Publié le 30 janvier 2025 ·  Edvenn

Prospective – Comment les clients vont-il acheter de la traduction ?

Partie 1 / 2

Alors que les pressions exercées sur le marché de la traduction s’intensifient, il est pertinent de se demander quelle part du gâteau reste disponible pour les traducteurs indépendants, qu’ils travaillent avec des clients directs ou via des agences de traduction. Pour cet exercice, nous avons chaussé les lunettes des clients acheteurs de traduction et regardé le monde à travers leurs yeux. 

Avant de rentrer dans le détail de leurs attentes et des tendances que nous anticipons,  nous avons établi une photographie factuelle du marché et de ses protagonistes. Sans surprise, nous y dépeignons un marché, comme beaucoup d’autres actuellement, en proie à de nombreux changements. Cependant, ce travail préliminaire permet de dépasser certaines idées reçues en mettant en avant les particularités d’un marché complexe et hétérogène.

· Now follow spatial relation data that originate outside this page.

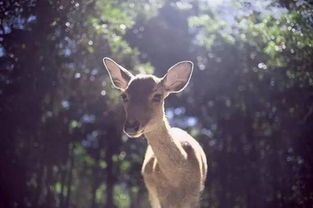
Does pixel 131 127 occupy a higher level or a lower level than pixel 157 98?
higher

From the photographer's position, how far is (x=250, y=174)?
2152 cm

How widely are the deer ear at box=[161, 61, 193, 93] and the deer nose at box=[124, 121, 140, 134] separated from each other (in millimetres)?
1276

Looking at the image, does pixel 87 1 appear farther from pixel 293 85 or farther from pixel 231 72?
pixel 231 72

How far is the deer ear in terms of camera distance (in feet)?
26.0

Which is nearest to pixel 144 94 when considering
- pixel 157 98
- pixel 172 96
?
pixel 157 98

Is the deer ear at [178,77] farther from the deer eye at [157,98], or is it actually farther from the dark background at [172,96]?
the dark background at [172,96]

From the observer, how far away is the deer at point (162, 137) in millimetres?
7203

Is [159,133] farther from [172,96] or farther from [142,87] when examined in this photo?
[172,96]

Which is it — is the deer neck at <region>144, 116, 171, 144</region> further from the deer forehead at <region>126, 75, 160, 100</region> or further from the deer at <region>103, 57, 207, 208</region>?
the deer forehead at <region>126, 75, 160, 100</region>

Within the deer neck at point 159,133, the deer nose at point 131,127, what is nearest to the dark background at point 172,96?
the deer neck at point 159,133

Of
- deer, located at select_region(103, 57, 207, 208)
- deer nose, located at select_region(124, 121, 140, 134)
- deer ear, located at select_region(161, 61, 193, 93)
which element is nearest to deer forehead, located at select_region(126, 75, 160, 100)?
deer, located at select_region(103, 57, 207, 208)

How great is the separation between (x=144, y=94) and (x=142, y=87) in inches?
5.4

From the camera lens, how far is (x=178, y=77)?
804 cm

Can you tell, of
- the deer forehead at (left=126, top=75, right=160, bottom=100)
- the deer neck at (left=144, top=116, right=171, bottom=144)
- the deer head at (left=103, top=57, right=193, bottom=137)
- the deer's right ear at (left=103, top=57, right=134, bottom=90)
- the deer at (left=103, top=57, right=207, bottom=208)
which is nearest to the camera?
the deer head at (left=103, top=57, right=193, bottom=137)
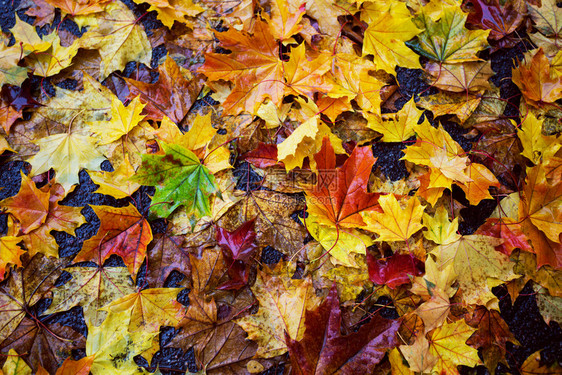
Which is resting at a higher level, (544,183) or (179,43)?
(179,43)

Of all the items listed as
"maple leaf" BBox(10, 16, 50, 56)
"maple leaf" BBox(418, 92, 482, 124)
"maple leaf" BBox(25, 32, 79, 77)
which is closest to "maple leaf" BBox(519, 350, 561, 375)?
"maple leaf" BBox(418, 92, 482, 124)

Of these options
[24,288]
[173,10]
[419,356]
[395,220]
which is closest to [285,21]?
[173,10]

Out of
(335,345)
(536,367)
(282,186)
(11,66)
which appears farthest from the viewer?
(11,66)

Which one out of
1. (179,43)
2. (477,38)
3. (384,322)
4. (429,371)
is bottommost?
(429,371)

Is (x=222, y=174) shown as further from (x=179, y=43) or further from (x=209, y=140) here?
(x=179, y=43)

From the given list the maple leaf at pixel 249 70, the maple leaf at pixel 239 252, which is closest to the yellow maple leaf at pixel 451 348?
the maple leaf at pixel 239 252

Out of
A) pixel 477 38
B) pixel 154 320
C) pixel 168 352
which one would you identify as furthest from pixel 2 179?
pixel 477 38

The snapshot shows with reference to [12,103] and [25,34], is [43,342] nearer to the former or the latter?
[12,103]
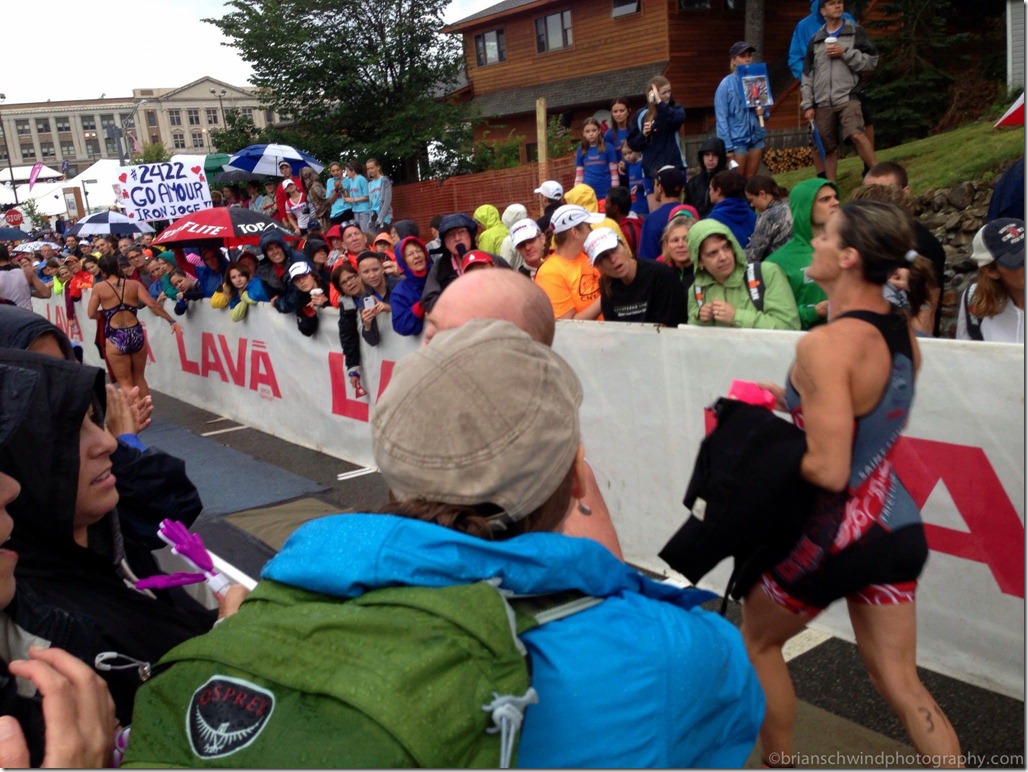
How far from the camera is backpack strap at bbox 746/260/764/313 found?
4.81 m

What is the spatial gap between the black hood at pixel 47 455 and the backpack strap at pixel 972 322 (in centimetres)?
384

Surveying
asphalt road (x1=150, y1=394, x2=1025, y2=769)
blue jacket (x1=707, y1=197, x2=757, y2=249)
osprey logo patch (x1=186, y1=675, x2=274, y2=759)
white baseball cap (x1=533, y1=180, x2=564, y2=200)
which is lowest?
asphalt road (x1=150, y1=394, x2=1025, y2=769)

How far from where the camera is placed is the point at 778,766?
287 cm

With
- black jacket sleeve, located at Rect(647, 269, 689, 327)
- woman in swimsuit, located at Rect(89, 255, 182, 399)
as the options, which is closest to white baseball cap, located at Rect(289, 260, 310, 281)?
woman in swimsuit, located at Rect(89, 255, 182, 399)

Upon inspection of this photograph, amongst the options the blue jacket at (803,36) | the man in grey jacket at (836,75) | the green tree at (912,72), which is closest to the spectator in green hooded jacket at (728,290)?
the man in grey jacket at (836,75)

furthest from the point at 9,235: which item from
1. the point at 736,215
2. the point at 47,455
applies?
the point at 47,455

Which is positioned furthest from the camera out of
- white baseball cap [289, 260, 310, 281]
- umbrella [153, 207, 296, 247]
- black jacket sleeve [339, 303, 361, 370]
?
umbrella [153, 207, 296, 247]

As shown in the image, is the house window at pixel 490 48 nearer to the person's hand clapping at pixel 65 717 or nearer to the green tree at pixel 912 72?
the green tree at pixel 912 72

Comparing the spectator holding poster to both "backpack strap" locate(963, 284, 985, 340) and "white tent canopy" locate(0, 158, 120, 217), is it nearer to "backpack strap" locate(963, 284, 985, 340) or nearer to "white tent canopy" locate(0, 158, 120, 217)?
"backpack strap" locate(963, 284, 985, 340)

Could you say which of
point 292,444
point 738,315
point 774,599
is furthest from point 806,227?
point 292,444

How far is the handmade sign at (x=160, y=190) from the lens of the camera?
1298 centimetres

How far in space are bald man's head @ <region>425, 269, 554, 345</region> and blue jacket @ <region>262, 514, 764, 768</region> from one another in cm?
142

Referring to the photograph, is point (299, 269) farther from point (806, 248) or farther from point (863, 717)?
point (863, 717)

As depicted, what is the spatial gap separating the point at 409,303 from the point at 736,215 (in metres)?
2.65
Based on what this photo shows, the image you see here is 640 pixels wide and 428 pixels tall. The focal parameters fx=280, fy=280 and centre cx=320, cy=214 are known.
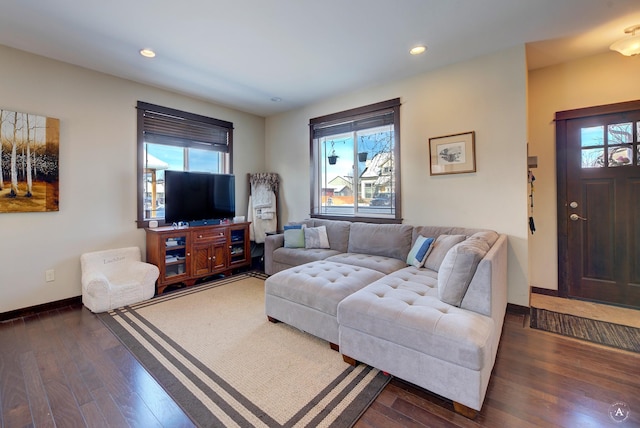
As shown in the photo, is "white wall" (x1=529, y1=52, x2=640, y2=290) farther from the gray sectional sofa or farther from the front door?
the gray sectional sofa

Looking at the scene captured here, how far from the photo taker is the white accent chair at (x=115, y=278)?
2.88 metres

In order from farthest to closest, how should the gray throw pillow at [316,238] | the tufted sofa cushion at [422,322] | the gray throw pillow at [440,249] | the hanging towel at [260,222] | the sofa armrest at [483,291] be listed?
1. the hanging towel at [260,222]
2. the gray throw pillow at [316,238]
3. the gray throw pillow at [440,249]
4. the sofa armrest at [483,291]
5. the tufted sofa cushion at [422,322]

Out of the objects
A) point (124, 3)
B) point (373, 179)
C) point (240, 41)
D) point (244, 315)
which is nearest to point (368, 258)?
point (373, 179)

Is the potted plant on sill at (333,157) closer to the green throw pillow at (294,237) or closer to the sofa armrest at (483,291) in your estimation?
the green throw pillow at (294,237)

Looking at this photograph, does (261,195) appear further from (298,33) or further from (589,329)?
(589,329)

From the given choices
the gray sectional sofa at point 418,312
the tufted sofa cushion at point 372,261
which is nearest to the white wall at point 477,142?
the gray sectional sofa at point 418,312

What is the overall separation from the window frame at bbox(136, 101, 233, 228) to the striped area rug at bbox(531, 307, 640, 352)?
4.50m

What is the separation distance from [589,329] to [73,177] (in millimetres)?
5372

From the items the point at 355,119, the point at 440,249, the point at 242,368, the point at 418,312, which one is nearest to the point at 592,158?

Le marché de la traduction en 2025 : les ingrédients du changement

  • Un marché ultra-concurrentiel qui regroupe une multiplicité d’acteurs qui ne concourent pas à armes égales : freelances, petites et moyennes agences de traduction, sociétés de services linguistiques à dimension internationale, sans compter l’arrivée fracassante des IA gratuites.
  • Une série de faillites de grandes agences de traduction dont Slator se faisait l’écho cet été et qui montre que les difficultés peuvent toucher tous types d’acteurs dans  ce secteur.
  • Des traductions gratuites, accessibles à tous en un clic, mais peu précises et ne répondant pas à tous les besoins… notamment lorsque la traduction comporte un facteur de risque et requiert un certain niveau de qualité, nous y reviendrons.
  • L’évolution des types de prestations demandées : davantage de post-édition, moins de traduction humaine. Une tendance confirmée par l’analyse préliminaire relayée par Rudy Tirry, le directeur de l’étude ELIS en janvier 2025.
  • Une partie des traducteurs indépendants face à une situation financière qui se dégrade et exprimant une perte de confiance dans leur avenir (étude ELIS 2024). Dans le même temps, d’autres traducteurs témoignent d’une activité florissante et en croissance.
  • Un marché de la traduction et de l’interprétation en croissance constante depuis plusieurs années (environ 5 % par an) et des besoins en traduction qui n’ont jamais été aussi nombreux.

Avec cette photographie du marché en tête, nous avons observé les clients (les acheteurs de traduction), les traducteurs quelle que soit leur ancienneté dans ce métier et les agences de traduction. Nous identifions 3 tendances de fond qui vont façonner le marché dans les temps à venir pour les traducteurs et 3 compétences indispensables à acquérir pour s’élever au-dessus de la mêlée.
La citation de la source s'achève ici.